Given data —
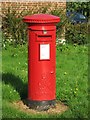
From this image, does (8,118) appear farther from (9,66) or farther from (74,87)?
(9,66)

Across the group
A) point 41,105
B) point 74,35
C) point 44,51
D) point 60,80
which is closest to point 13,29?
point 74,35

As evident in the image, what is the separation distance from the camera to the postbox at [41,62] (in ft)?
24.0

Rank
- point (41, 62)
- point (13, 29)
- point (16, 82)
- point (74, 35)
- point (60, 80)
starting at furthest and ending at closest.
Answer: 1. point (74, 35)
2. point (13, 29)
3. point (60, 80)
4. point (16, 82)
5. point (41, 62)

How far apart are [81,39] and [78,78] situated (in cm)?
671

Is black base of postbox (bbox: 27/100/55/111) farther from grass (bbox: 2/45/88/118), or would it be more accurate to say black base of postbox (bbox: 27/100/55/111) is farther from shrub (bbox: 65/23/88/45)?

Prompt —
Copy every one of the lines above word for word, leaving out the pictures.

Solution to the problem —
From this image, does (8,118) appear farther from (9,66) or farther from (74,87)?
(9,66)

Across the group
A) point 41,105
B) point 74,35
C) point 44,51
D) point 60,80
which is closest to point 13,29?
point 74,35

As evident in the image, what is the separation distance from the camera to the postbox at [41,62] (in ft)?
24.0

Rank
- point (41, 62)
- point (13, 29)
- point (16, 82)
- point (74, 35)
- point (60, 80)
starting at furthest and ending at closest.
Answer: 1. point (74, 35)
2. point (13, 29)
3. point (60, 80)
4. point (16, 82)
5. point (41, 62)

How far apart are [81,39] and [78,78] situated (in cm)?
671

Is black base of postbox (bbox: 27/100/55/111) farther from grass (bbox: 2/45/88/118), or would it be more accurate to say black base of postbox (bbox: 27/100/55/111) is farther from shrub (bbox: 65/23/88/45)?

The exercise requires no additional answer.